To assess the systemic and pulmonary hemodynamic responses to maximum voluntary contraction of the lower extremity muscles (MVC-LEM) with persistent physiologic breathing, the Valsalva maneuver, and the combination of Valsalva with MVC-LEM.

METHODS

Seventeen patients with severe heart failure (ejection fraction 20%) were exposed to 3 types of load for a period of 10 seconds: 1) MVC-LEM with persistent physiologic breathing, 2) the Valsalva maneuver, and 3) a combination of MVC-LEM with the Valsalva maneuver. During each measurement, a continuous, time-synchronized record was taken of the electrocardiogram, and the pulmonary and systemic blood pressures.

RESULTS

There were slight changes in the heart rate and systemic blood pressure when comparing resting versus MVC-LEM values.
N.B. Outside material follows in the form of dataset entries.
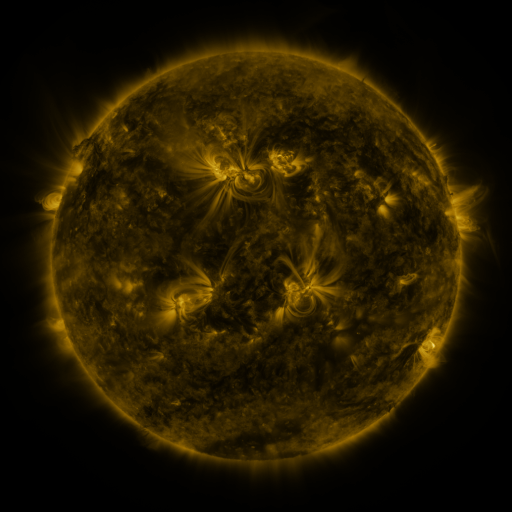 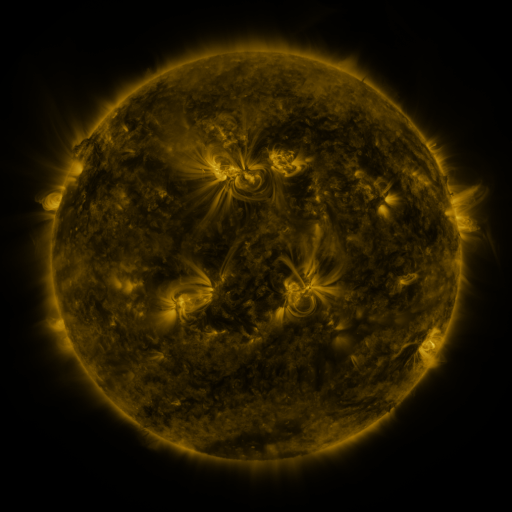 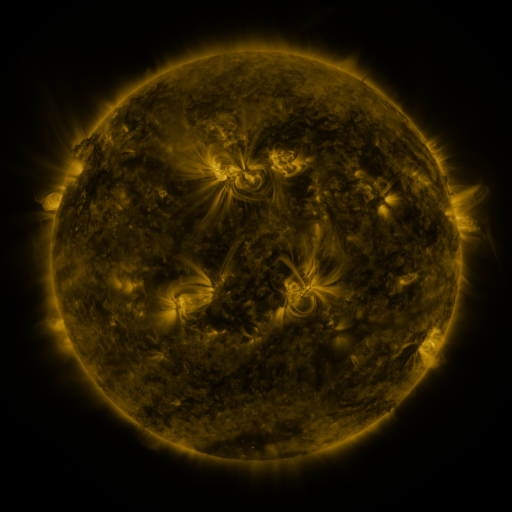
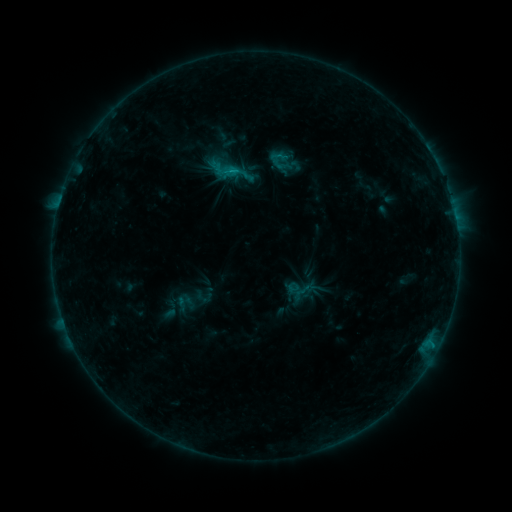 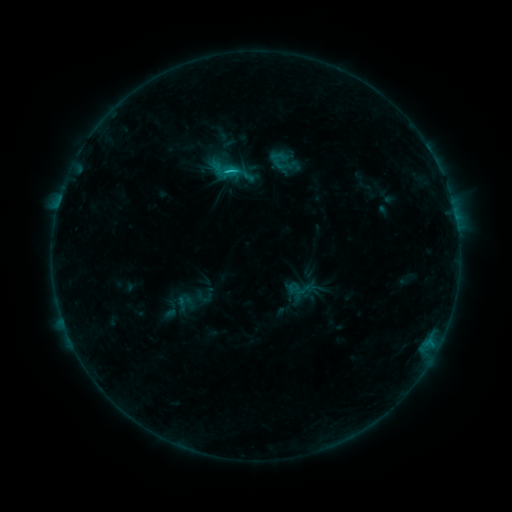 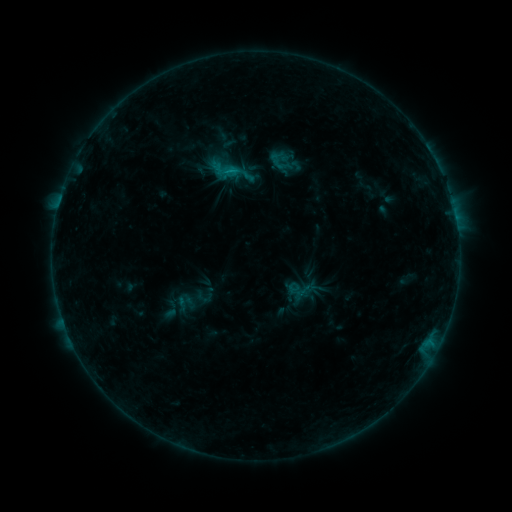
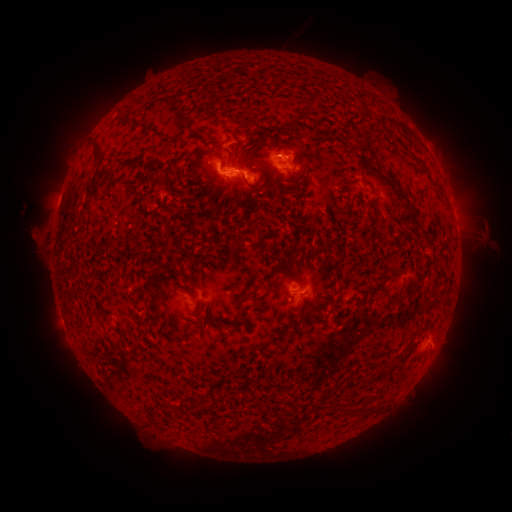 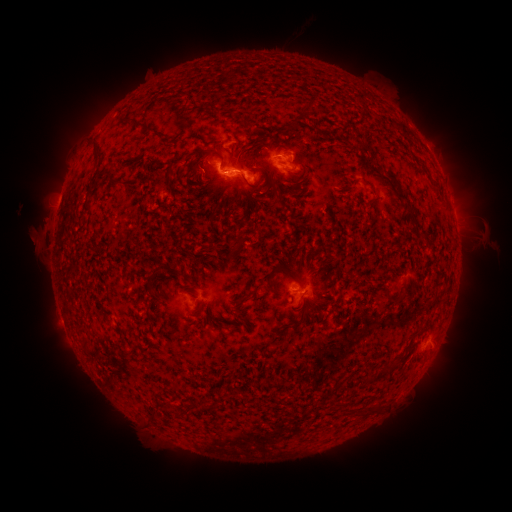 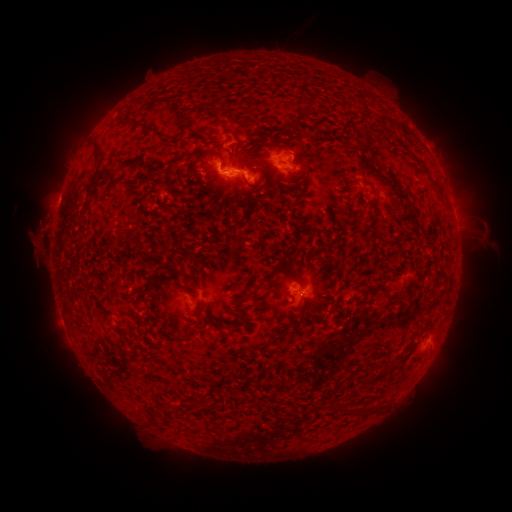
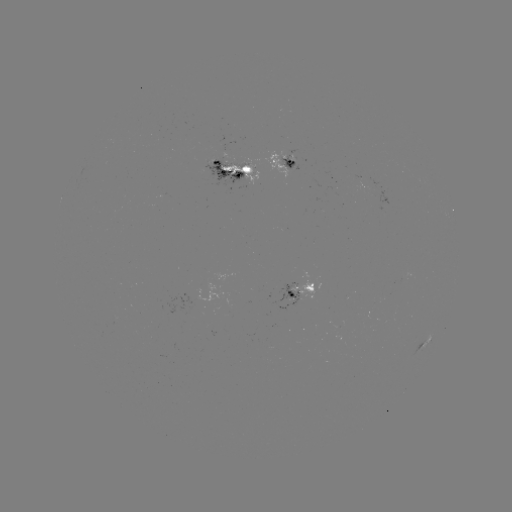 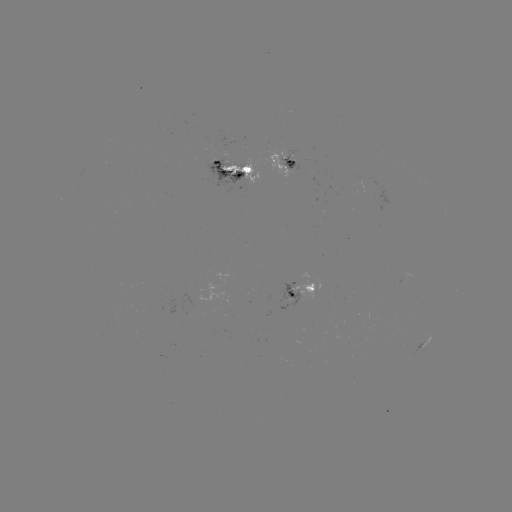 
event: flare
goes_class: C1.1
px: (232, 172)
There were much greater and significant changes (P < .01) in the systemic and pulmonary blood pressures when comparing resting versus the Valsalva maneuver or the combination of the MVC-LEM plus the Valsalva maneuver values.

CONCLUSIONS

A short maximum voluntary contraction of the muscles of the lower extremities with persistent physiologic breathing did not have an abnormal effect on the systemic and pulmonary hemodynamics in patients with severe chronic heart failure. The Valsalva maneuver caused significantly higher hemodynamic changes in the systemic and pulmonary system with possible negative effects.

摘要

背景

慢性心力衰竭的特点是死亡率高、频繁住院和生活质量降低。严重心力衰竭患者的身体状况通常非常差,他们无法参加通常的运动计划,因此需要个体化的方法。

假设

评估下肢肌肉最大自主收缩(MVC-LEM)时的系统和肺血流动力学反应,采用持续生理呼吸、瓦尔萨尔瓦动作和瓦尔萨尔瓦动作与 MVC-LEM 相结合的方法。

方法

17 例严重心力衰竭(射血分数 20%)患者在 10 秒内暴露于 3 种负荷:1)持续生理呼吸下的 MVC-LEM,2)瓦尔萨尔瓦动作,3)MVC-LEM 与瓦尔萨尔瓦动作相结合。在每次测量时,记录心电图和肺压、体循环血压的连续、时间同步记录。

结果

与静息值相比,MVC-LEM 时心率和体循环血压有轻微变化。与静息值相比,瓦尔萨尔瓦动作或 MVC-LEM 加瓦尔萨尔瓦动作时的系统和肺血压变化更大且有统计学意义(P <.01)。

结论

下肢肌肉的短时间最大自主收缩(MVC-LEM),采用持续生理呼吸,不会对严重慢性心力衰竭患者的系统和肺血流动力学产生异常影响。瓦尔萨尔瓦动作导致系统和肺循环的血流动力学变化显著增加,可能产生负面影响。